I’d noticed right away the unusual newspaper boxes — on legs — located on many a street corner. You can take a paper and simply put the required amount of money in the slot. If I’d had the money, I could just as well have bought a proper notebook. Given, however, that my financial means were, as ever, more than just ‘limited’, I had no choice but to succumb to my urge and steal the newspapers and use the narrow margins to write on. I even dipped into the briefcase of my new Bavarian girlfriend. But barely had I opened it when. .

God, how embarrassing! I’d been caught red-handed for the first time. Sara demanded an explanation. From the beginning. Starting with the temple and leading to her briefcase. From then on, she — silently — supported my habit. In her own way, naturally. By leaving her briefcase out on the table and strutting off to the bedroom. Like some priest’s daughter.

FOUR. Talking Walls

I frequently wonder about the fate of languages, given that they entered the world as a curse. God’s curse, when He was angry with humanity for trying to reach Him through the Tower of Babel. Babel isn’t far from my home town Baghdad, just a hundred and twenty kilometres away. My mother was born there. From that point of view, I suppose you can say that I have Babylonian blood in my veins. Shortly after I heard the story of the tower for the first time, my family paid a visit to my grandparents in Babel. I, of course, was dying to see the tower. My grandfather said, ‘The Tower of Babel hasn’t existed for a long time. But if you look very closely, you can still see it.’ It was a long time before I undesrtood what he meant by ‘look very closely’.

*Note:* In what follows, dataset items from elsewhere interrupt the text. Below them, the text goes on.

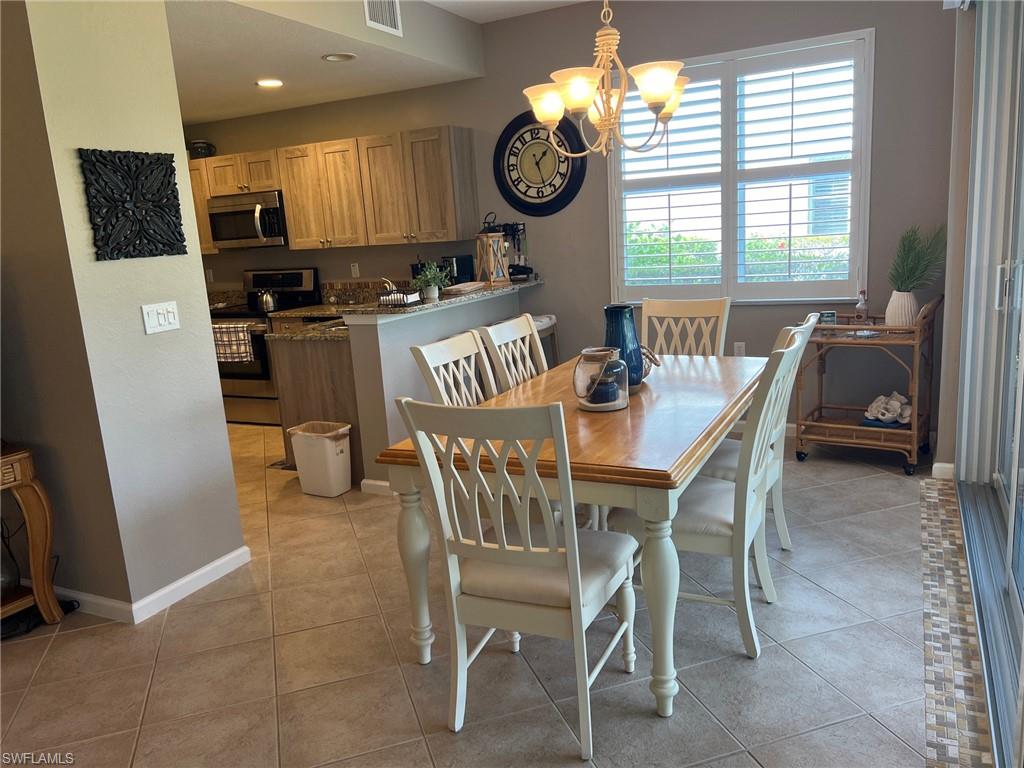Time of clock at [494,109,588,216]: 1:27
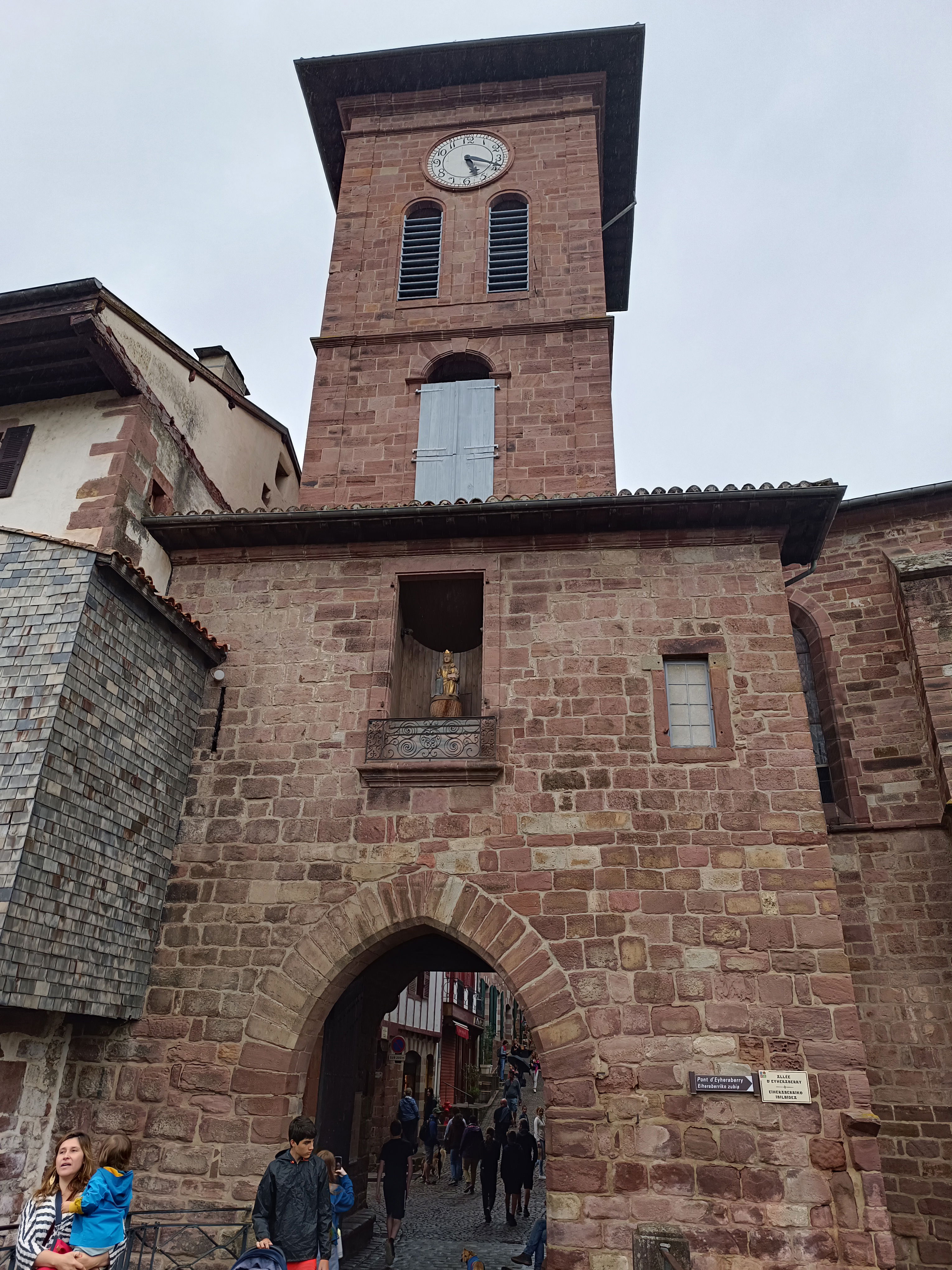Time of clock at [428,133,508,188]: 5:18
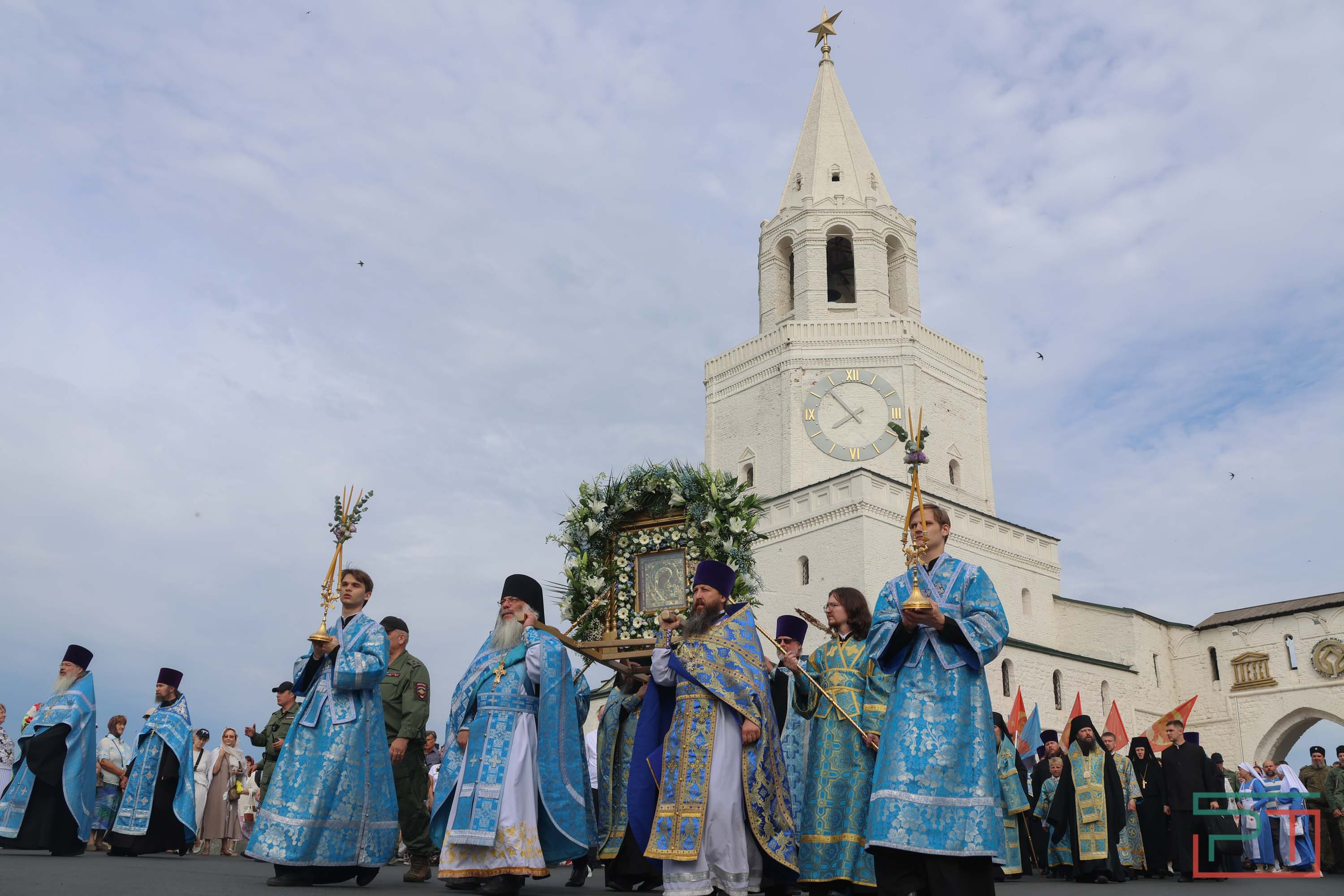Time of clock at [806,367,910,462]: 7:52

A good friend of mine, a student of English philology in Baghdad, wished to continue his studies in Australia. He told me that he thought the tower was no more than a symbol for the various languages. In a letter to me, he asserted that the tower had never really existed and cited several pieces of evidence to support this view. But the curse of the tower was to dog him. As far as Australia, almost, where he hoped to land, illegally. He was swallowed up by the sea. To me, it doesn’t matter whether the tower existed. Whether humanity had indeed brought God to the point where He finally shifted His arse and used His power against them. The one important thing was that the tower was the reason for human beings to want to be able to record and write things as well as to speak languages. Why? Quite simple: if people have many languages, they write in order to protect their own as well as to communicate with others. I can easily imagine that — as is written in the Bible — in the beginning was the word; the word scrawled on a stone in the tower by a madman following the curse: ‘I am the forefather of all authors to come.’

Perhaps as a result of my Babylonian blood, I began to scribble on walls from an early age. Not to protect my language, though. But to annoy older people. Back then, I didn’t know the lines by Heinrich Heine: ‘And it wrote and wrote on the white wall letters of fire; and it wrote and disappeared.’ Nonetheless, I wrote and disappeared. In my intermediate-school years, I adorned the walls with provocative indecencies: ‘The head teacher’s an arsehole.’ ‘The literature teacher’s fucking the cleaner.’ ‘The imam is gay.’ ‘The president is fucking everyone.’ And observed with relish how the teachers, the police and the government officials searched the school for suspects. That was my game. I’d played it for a while before it came to a sad end. The government arrested a large group of boys from our district, labelled them ‘dangerous’, ‘suspicious’. The boys never came back. At first, I thought they’d return all right. Then it was rumoured that they’d admitted, under torture, to writing those slogans. Never again did I write another sentence on the wall. Even today, I’m plagued by the thought that I was responsible for those boys leading a life in prison.